**Problem details:**
In the tax appeal text, what price per share was used to compute the sale consideration for the 16.50 lakh shares?

--- Page ---

2.2 During assessment proceedings, it transpired that the assessee, being promoter of a Bombay Stock Exchange [BSE] Listed Public Company namely SQL Star International Ltd. [SQL], held 12.21% of the total shareholding in that entity. The company was suspended from BSE for violation of listing agreement. After suspension of the shares from BSE, the assessee claimed to have sold 16.50 Lacs shares on 31/03/2014 in an off-market transaction to an individual namely Shri Parag Dharamshi Sheth for a total sale consideration of Rs.24.75 lakhs, computed @ Rs.1/50 per share. The net Long-Term Capital Loss [LTCL] after allowing indexed cost of acquisition worked out to Rs.1187.26 Lacs, the set-off of which was claimed against Long-Term Capital Gain of Rs.529.73 Lacs earned by the assessee during impugned AY. Accordingly, the assessee was asked to furnish the supporting documentary evidences in order to prove the genuineness of the transactions.
2.3 The assessee submitted that SQL was delisted from BSE and it was loss-making company and therefore, the shares were sold at discounted price in an off-market transaction since there was no purchaser of these shares in the market. However, in the absence of requisite documentary evidences and noticing that the payment of the shares was not received by the assessee during impugned AY, Ld. AO treated the same as fabricated and sham transaction & disallowed the LTCL as claimed by the assessee.
3.1 Aggrieved, the assessee contested the same without any success before Ld. CIT(A) vide impugned order dated 26/03/2018 and submitted additional documentary evidences in terms of Rule-46A to substantiate the stated transaction. These evidences were in the shape of sale note dated 15/03/2014, copy of delivery instruction slip for transfer of stated shares, copy of ledger confirmation from purchaser of the shares i.e. Sh.Parag Dharamshi Sheth and Copy of demat account of the purchaser to evidence transfer of shares. Accordingly, a remand report was called against the same from Ld. AO, the relevant findings of which has been extracted on page numbers 4 & 5 of the impugned order. The Ld. AO doubted the delivery instruction slip submitted by the assessee and opined that Sale Note was not conclusive to determine the genuineness of the transaction and further, the assessee could not explain non- filling of ledger confirmation dated 04/04/2014 during assessment proceedings, although the same was filed during appellate proceedings. The doubts were raised as to completeness of the transactions. The fact that the assessee failed to produce the purchaser Shri Shah along with relevant documents to confirm the transaction was also noted.

--- Source data ---

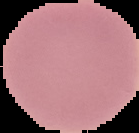 From a thin blood film. Result: negative for Plasmodium parasites. Image is 139×133 pixels. The area outside the segmented cell region is set to black.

---

**The completed task:**
Rs.1/50 per share, for a total of Rs.24.75 lakhs.